What is being asked :: Select every line of the material that contains the string "path".
....
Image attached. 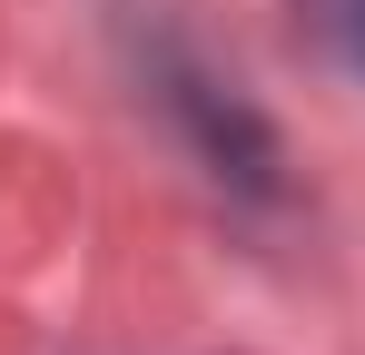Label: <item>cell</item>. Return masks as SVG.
<instances>
[{
  "instance_id": "cell-1",
  "label": "cell",
  "mask_w": 365,
  "mask_h": 355,
  "mask_svg": "<svg viewBox=\"0 0 365 355\" xmlns=\"http://www.w3.org/2000/svg\"><path fill=\"white\" fill-rule=\"evenodd\" d=\"M148 99L178 118V138L197 148V168L217 178V187H237V197H277V138H267V118L237 99V79H217L207 59H187L178 40H148Z\"/></svg>"
},
{
  "instance_id": "cell-2",
  "label": "cell",
  "mask_w": 365,
  "mask_h": 355,
  "mask_svg": "<svg viewBox=\"0 0 365 355\" xmlns=\"http://www.w3.org/2000/svg\"><path fill=\"white\" fill-rule=\"evenodd\" d=\"M297 30L336 59V69L365 79V0H297Z\"/></svg>"
}]
</instances>
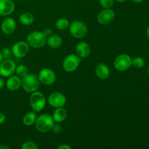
....
Full output ::
  "mask_svg": "<svg viewBox=\"0 0 365 355\" xmlns=\"http://www.w3.org/2000/svg\"><path fill=\"white\" fill-rule=\"evenodd\" d=\"M148 99L178 118V138L197 148V168L217 178V187H237V197H277V138H267V118L237 99V79H217L207 59H187L178 40H148Z\"/></svg>"
  "mask_svg": "<svg viewBox=\"0 0 365 355\" xmlns=\"http://www.w3.org/2000/svg\"><path fill=\"white\" fill-rule=\"evenodd\" d=\"M297 30L336 59V69L365 79V0H297Z\"/></svg>"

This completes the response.